> _Task statement_: Quote each line of the listing below word for word, omitting the pictures.

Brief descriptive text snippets
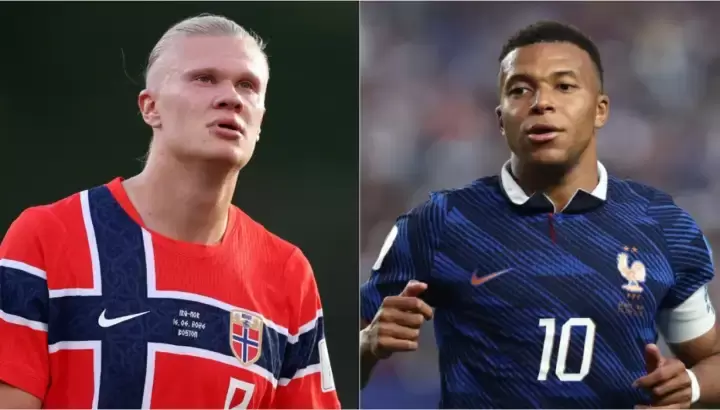 Erling Haaland vs Kylian Mbapp�: el choque planetario que paraliza al Mundial 2026 para definir al l�der del Grupo
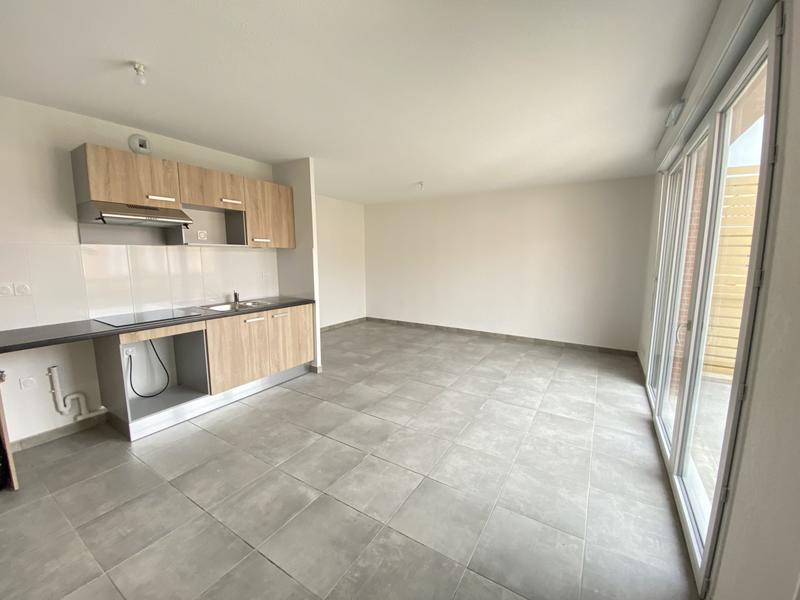 Appartement - 60 m² - 3 pièces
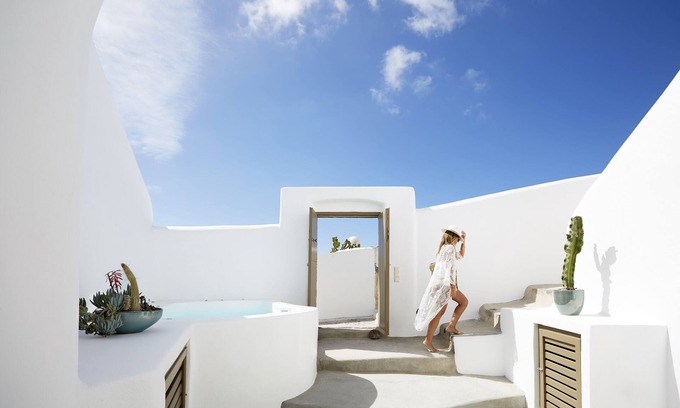 Pyrgos House | The Small Architect's House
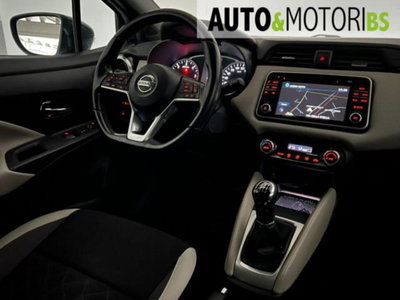 Nissan Micra 1.5 dCi 8V 5 porte N-Connecta (16)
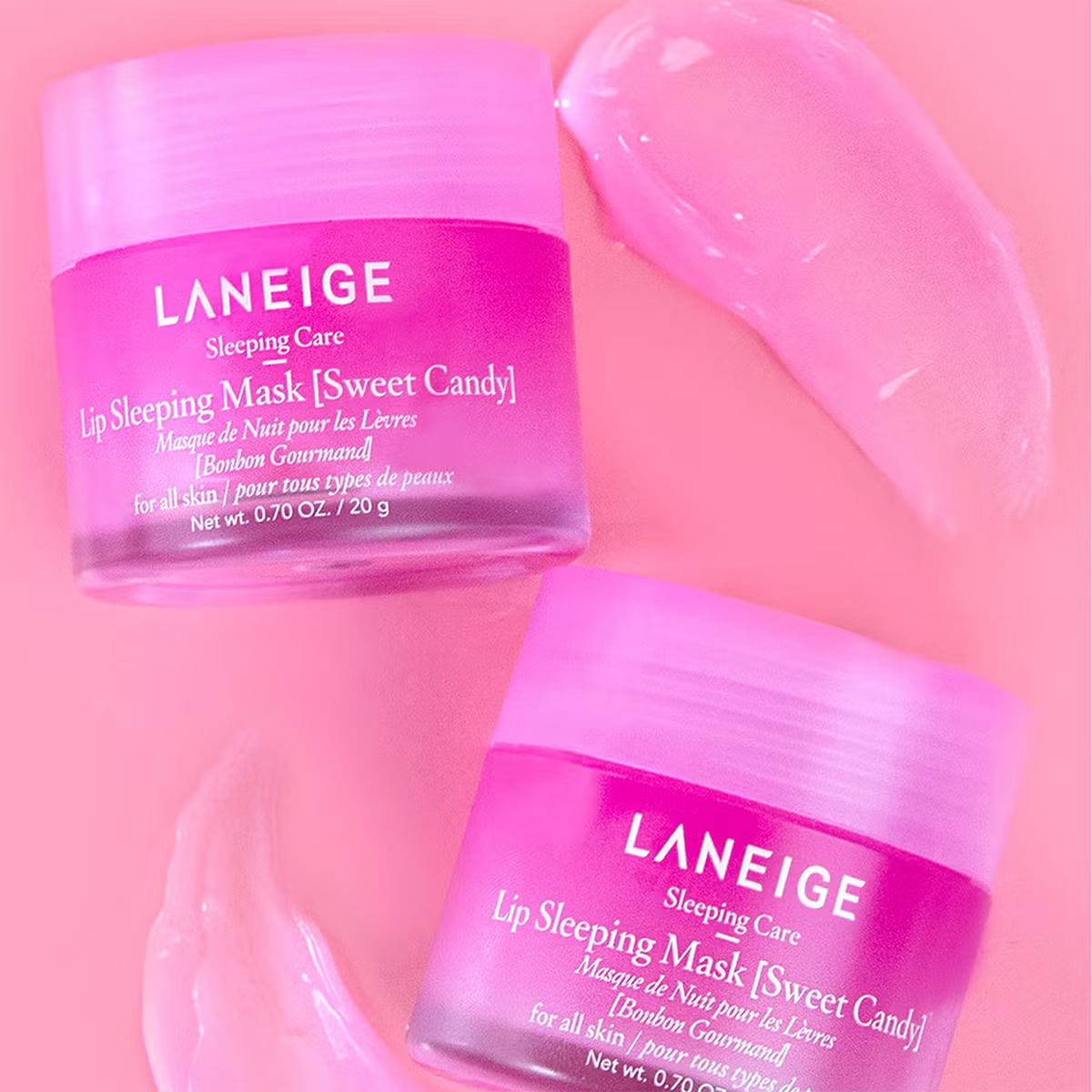Laneige Lip Sleeping Mask Sweet Candy
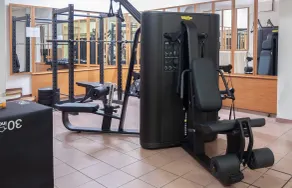 Acquarello Swiss Quality Hotel - Salle de remise en forme
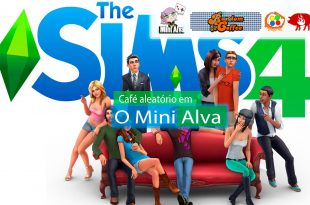 Café aleatório em “O Mini Alva” Episódio Piloto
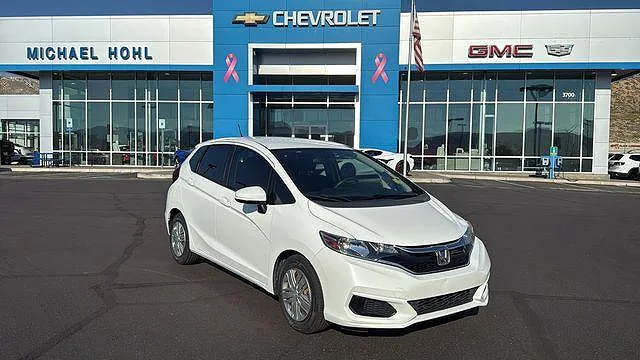 2018 Honda Fit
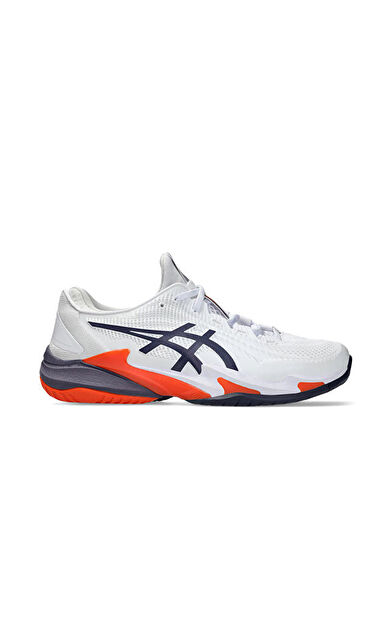 Asics Court Ff 3 Erkek Koşu Ayakkabı 1041A370-104 Renkli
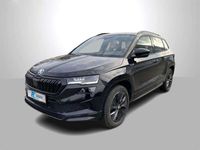 gebraucht Skoda Karoq 1.5 TSI DSG Sportline AHK KAMERA SHZ LED-S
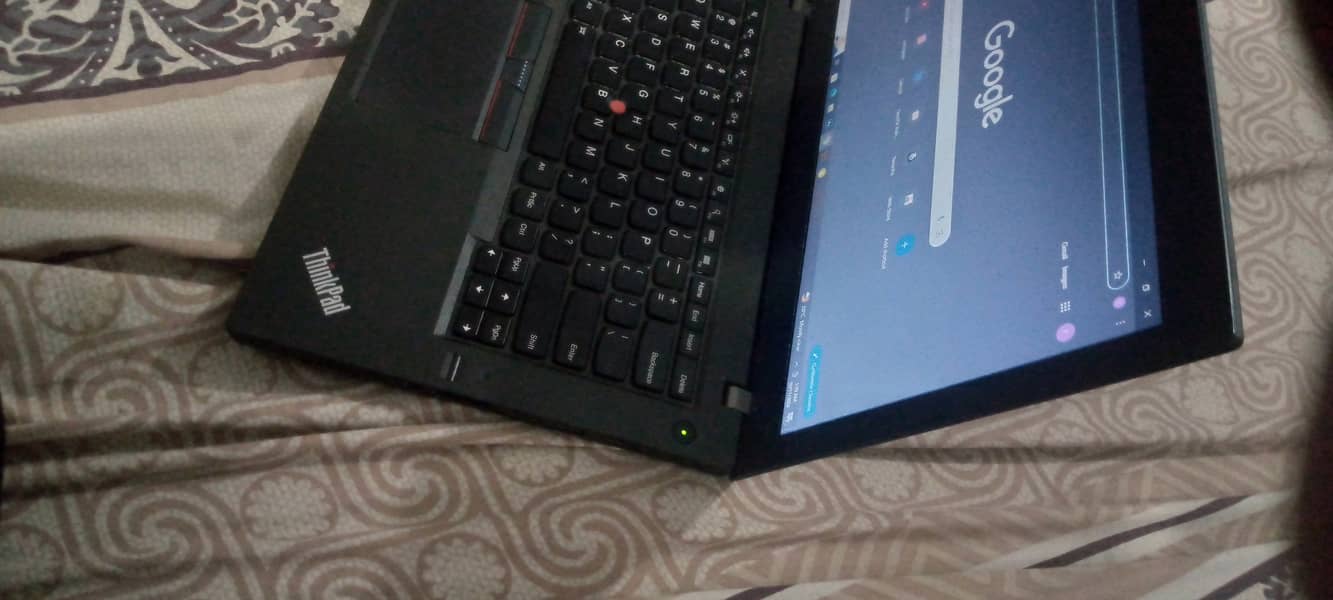 lenovo thinkpad laptop i5 6th Gen 1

> _Result of this exercise_:
 Erling Haaland vs Kylian Mbapp�: el choque planetario que paraliza al Mundial 2026 para definir al l�der del Grupo
 Appartement - 60 m² - 3 pièces
 Pyrgos House | The Small Architect's House
 Nissan Micra 1.5 dCi 8V 5 porte N-Connecta (16)
Laneige Lip Sleeping Mask Sweet Candy
 Acquarello Swiss Quality Hotel - Salle de remise en forme
 Café aleatório em “O Mini Alva” Episódio Piloto
 2018 Honda Fit
 Asics Court Ff 3 Erkek Koşu Ayakkabı 1041A370-104 Renkli
 gebraucht Skoda Karoq 1.5 TSI DSG Sportline AHK KAMERA SHZ LED-S
 lenovo thinkpad laptop i5 6th Gen 1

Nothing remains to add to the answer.